Standardized Conditional Indirect effects
The standardized conditional indirect effect from fx to
fy conditional on fw can be estimated by
setting standardized_x and standardized_y to
TRUE:
std_xy_on_w <- cond_effects(
wlevels = "fw",
x = "fx",
y = "fy",
fit = fit,
boot_ci = TRUE,
boot_out = boot_out,
standardized_x = TRUE,
standardized_y = TRUE
)
std_xy_on_w
#>
#> == Conditional effects ==
#>
#> Path: fx -> fy
#> Conditional on moderator(s): fw
#> Moderator(s) represented by: fw
#>
#> [fw] (fw) std CI.lo CI.hi Sig ind
#> 1 M+1.0SD 0.834 0.539 0.405 0.696 Sig 0.448
#> 2 Mean 0.000 0.250 0.147 0.345 Sig 0.208
#> 3 M-1.0SD -0.834 -0.038 -0.187 0.112 -0.032
#>
#> - [CI.lo to CI.hi] are 95.0% percentile confidence intervals by
#> nonparametric bootstrapping with 2000 samples.
#> - std: The standardized conditional effects.
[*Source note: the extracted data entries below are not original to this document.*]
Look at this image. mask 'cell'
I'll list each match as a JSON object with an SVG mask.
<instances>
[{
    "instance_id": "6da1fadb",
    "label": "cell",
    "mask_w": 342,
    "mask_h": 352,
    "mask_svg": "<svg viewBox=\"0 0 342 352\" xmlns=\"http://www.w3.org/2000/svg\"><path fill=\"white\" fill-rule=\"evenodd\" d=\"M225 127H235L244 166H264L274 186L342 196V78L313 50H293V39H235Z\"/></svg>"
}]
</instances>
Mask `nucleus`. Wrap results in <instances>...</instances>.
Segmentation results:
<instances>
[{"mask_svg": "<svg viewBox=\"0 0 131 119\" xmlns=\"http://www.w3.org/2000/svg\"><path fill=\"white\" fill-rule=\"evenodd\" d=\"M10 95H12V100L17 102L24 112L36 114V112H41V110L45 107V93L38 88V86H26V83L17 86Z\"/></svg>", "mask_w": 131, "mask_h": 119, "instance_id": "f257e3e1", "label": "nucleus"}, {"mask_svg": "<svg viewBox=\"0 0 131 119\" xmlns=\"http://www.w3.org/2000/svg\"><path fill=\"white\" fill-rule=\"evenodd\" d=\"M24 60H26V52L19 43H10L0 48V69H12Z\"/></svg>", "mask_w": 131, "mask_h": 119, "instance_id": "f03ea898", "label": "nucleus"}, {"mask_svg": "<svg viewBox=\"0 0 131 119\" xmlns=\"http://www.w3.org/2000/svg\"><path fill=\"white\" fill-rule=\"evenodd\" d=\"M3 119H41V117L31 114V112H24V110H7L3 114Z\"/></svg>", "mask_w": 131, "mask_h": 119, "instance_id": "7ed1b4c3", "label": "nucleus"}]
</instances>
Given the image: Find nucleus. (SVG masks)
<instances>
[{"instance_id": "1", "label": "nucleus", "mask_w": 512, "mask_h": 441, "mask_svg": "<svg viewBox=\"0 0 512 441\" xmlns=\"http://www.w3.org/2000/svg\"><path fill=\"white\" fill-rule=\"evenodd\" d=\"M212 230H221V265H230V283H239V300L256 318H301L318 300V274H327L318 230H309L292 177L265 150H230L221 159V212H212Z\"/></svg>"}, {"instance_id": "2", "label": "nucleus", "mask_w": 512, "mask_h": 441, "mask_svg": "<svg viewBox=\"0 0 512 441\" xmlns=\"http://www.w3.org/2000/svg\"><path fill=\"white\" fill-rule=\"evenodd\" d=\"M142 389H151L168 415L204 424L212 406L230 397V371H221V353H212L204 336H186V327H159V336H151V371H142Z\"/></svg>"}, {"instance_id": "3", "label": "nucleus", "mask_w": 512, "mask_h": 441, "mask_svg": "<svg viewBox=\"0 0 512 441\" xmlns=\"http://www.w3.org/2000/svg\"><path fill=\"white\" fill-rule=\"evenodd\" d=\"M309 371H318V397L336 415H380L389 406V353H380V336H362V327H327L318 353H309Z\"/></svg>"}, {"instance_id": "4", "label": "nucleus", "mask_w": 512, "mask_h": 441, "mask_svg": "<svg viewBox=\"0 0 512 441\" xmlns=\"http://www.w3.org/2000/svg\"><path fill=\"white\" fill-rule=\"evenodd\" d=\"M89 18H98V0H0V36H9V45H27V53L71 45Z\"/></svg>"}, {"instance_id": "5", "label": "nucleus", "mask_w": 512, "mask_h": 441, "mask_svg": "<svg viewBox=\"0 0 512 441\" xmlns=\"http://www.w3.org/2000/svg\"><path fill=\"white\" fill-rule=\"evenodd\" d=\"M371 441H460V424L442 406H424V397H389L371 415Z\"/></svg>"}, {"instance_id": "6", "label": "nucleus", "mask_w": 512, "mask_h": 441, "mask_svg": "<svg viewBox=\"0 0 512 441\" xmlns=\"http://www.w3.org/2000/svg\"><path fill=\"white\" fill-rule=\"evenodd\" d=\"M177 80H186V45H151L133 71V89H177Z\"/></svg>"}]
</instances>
#> - ind: The unstandardized conditional effects.
#> When fw is one standard deviation below mean, the
standardized indirect effect is -0.038, with 95% confidence interval
[-0.187, 0.112].
When fw is one standard deviation above mean, the
indirect effect is 0.539, with 95% confidence interval [0.405,
0.696].
Plotting the Conditional Effects
The plot() method can be used on the output of
cond_effects().
This is the plot of the conditional effects:
plot(out_xy_on_w)
This is the plot of the standardized conditional effects:
plot(std_xy_on_w)
The two plots are expected to be identical except for the values on the axes. It is because they differ merely only the units of the variables, one standardized and one unstandardized.
Please the help
page of the plot() method for the output of
cond_effects() on how to customize the plot.